**Study questions**
A – Retype the arthritis discussion word for word, starting with "I was diagnosed" and going on through "another inflammatory form.".
B – In the arthritis discussion, which two medications has the first writer taken for the last 22 years?

**Passage**
┏━━

I was diagnosed (RA) before modern DMARDS came along. I needed my first joint replacements 20 years later (knees). 5-6 sounds like an amazingly swift deterioration. Now, 60 years on, albeit with methotrexate and hydroxychloroquine for the last 22 years, my spine is still OK. I've had two hip and three knee replacements. Nothing else.
I know everyone's disease progresses at different rates but I do wonder if you did actually have OA as well as PsA when you were diagnosed. That would complicate things. Most of us with inflammatory forms of arthritis get the OA as a result of the inflammatory form but sometimes people come on here who have had OA for some time and only just acquired RA, PsA or another inflammatory form.
Given your own psoriasis and family history, surely you should still have been referred to a rheumatologist if only as a belt and braces job. Why not talk to your GP and ask why he didn't put two and two together. This doesn't have to be aggressive or confrontational. It's a reasonable question. It might be that x-rays showed considerable OA right from the start but, even so....
I guess what I'm saying is that, in my view, the 'what ifs' don't really help. Yes, the GP might have been wrong but you have to live in the present and that's hard enough without feeling that, maybe it didn't have to be like this. I hope the DMARDS will help a lot.
If at first you don't succeed, then skydiving definitely isn't for you.
Steven Wright1 -
Sorry to hear this. I have psoriatic arthritis with axial spondyloarthritis, degenerative spinal disease and some osteoarthritis, and I know how hard the diagnostic process can be.
It's hard to say whether your GP should have known. I read somewhere that anyone with skin psoriasis should be assessed annually for signs of inflammatory arthritis, but I imagine that doesn't really happen. But in an ideal world, a GP on the ball would have joined the dots, yes. I didn't really have any skin psoriasis, I had some mild nail psoriasis but didn't even know what it was until a rheumatologist noticed it.
I have great GPs generally. I understand how how difficult their job is, but I get frustrated by how little they know about inflammatory arthritis generally, or the medication we take for it, when it's really not that uncommon. I found one GP in my practice whose father has psoriatic arthritis and felt like I'd hit the jackpot. It makes such a difference to have a doctor who understands it so I try to see him about anything arthritis-related, even though he's not my normal GP.
In my experience GPs sort of assume you're being looked after by your rheumatologist for everything joint-related so don't take much interest, while the rheumatologist expects the GP to look after you between appointments or for the degenerative non-inflammatory stuff - so you end up caught between two stools, getting less care than you would if you didn't have a chronic condition.
I hope the medication works out for you. Getting any diagnosis like this takes some time to get used to. I could say move on and don't worry about it, but I didn't take my own advice and spent a lot of time angry about what happened under rheumatology.

┗━━

**Data shown**
┏━━

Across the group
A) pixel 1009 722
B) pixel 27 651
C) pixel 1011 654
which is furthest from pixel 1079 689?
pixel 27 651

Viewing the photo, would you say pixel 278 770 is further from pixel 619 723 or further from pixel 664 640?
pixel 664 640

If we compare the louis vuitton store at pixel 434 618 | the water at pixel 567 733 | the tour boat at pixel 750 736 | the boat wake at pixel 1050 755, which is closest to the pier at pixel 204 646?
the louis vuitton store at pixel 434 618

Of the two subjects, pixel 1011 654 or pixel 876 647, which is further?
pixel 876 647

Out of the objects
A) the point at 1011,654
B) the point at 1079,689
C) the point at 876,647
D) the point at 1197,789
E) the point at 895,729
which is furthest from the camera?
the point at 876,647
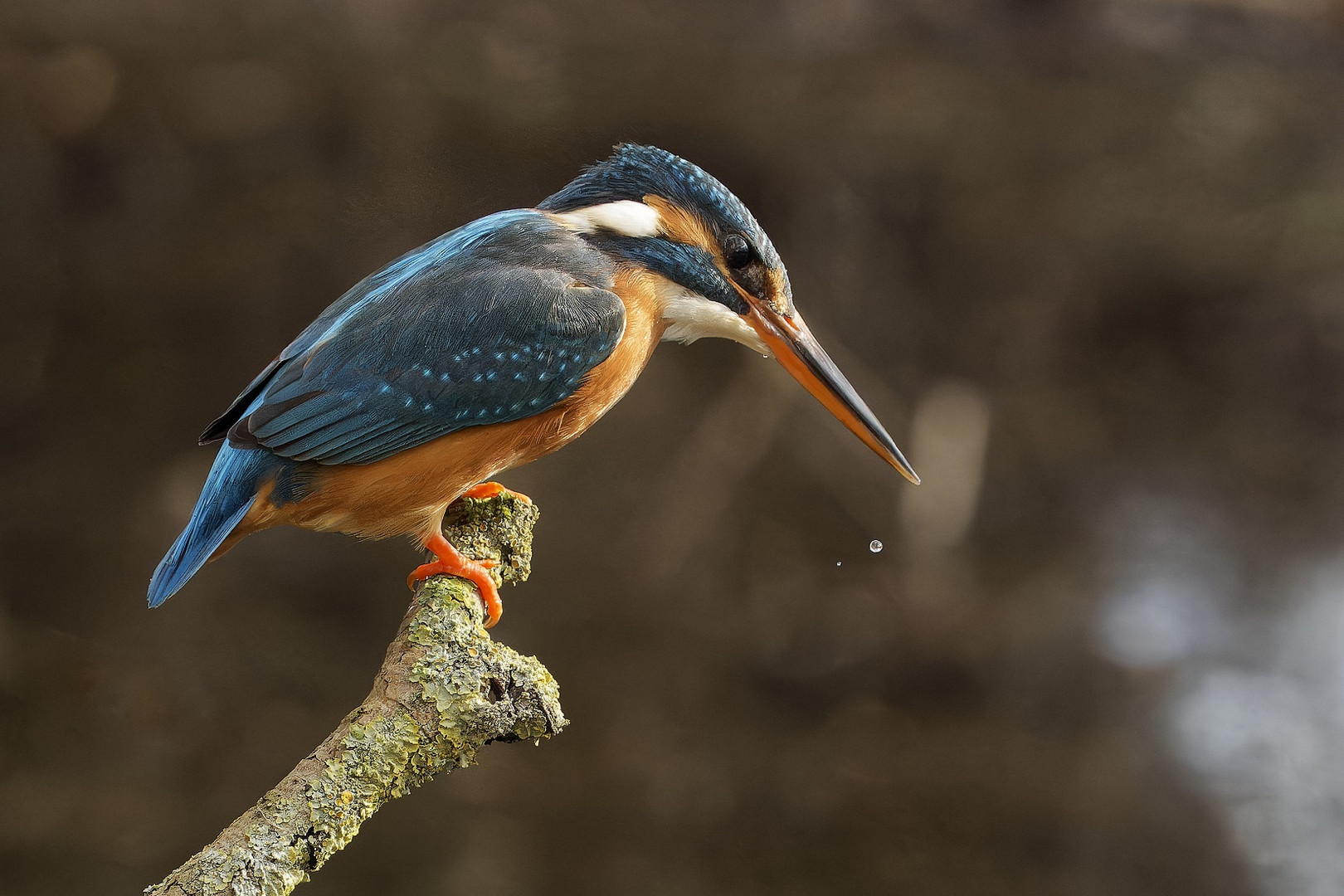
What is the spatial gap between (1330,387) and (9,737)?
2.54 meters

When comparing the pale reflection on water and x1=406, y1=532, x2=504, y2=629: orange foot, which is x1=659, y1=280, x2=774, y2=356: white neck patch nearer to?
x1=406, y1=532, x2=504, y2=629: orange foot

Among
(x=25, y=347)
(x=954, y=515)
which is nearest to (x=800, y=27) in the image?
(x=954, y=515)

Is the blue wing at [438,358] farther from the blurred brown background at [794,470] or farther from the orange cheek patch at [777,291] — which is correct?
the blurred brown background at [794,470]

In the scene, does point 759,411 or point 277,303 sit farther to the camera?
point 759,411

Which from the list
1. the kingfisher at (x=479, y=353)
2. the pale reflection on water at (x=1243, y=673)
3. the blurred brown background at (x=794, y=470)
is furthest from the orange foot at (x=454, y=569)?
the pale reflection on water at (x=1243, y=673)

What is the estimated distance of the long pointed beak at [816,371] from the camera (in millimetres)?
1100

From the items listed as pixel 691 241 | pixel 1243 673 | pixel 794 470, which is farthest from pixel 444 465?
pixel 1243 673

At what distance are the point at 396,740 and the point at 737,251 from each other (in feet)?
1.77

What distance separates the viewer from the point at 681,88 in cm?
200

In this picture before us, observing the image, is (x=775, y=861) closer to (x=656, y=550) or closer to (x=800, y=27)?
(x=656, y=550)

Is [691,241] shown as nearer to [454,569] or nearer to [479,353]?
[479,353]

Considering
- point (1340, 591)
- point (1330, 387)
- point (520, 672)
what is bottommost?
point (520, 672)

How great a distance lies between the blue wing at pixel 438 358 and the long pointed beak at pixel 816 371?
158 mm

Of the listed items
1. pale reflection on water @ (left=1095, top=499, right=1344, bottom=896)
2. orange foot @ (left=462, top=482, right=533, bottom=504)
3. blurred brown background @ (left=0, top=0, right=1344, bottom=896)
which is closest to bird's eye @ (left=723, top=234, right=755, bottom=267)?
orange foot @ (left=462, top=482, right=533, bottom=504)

┗━━

**Expected results**
A –
I was diagnosed (RA) before modern DMARDS came along. I needed my first joint replacements 20 years later (knees). 5-6 sounds like an amazingly swift deterioration. Now, 60 years on, albeit with methotrexate and hydroxychloroquine for the last 22 years, my spine is still OK. I've had two hip and three knee replacements. Nothing else.
I know everyone's disease progresses at different rates but I do wonder if you did actually have OA as well as PsA when you were diagnosed. That would complicate things. Most of us with inflammatory forms of arthritis get the OA as a result of the inflammatory form but sometimes people come on here who have had OA for some time and only just acquired RA, PsA or another inflammatory form.

B – Methotrexate and hydroxychloroquine.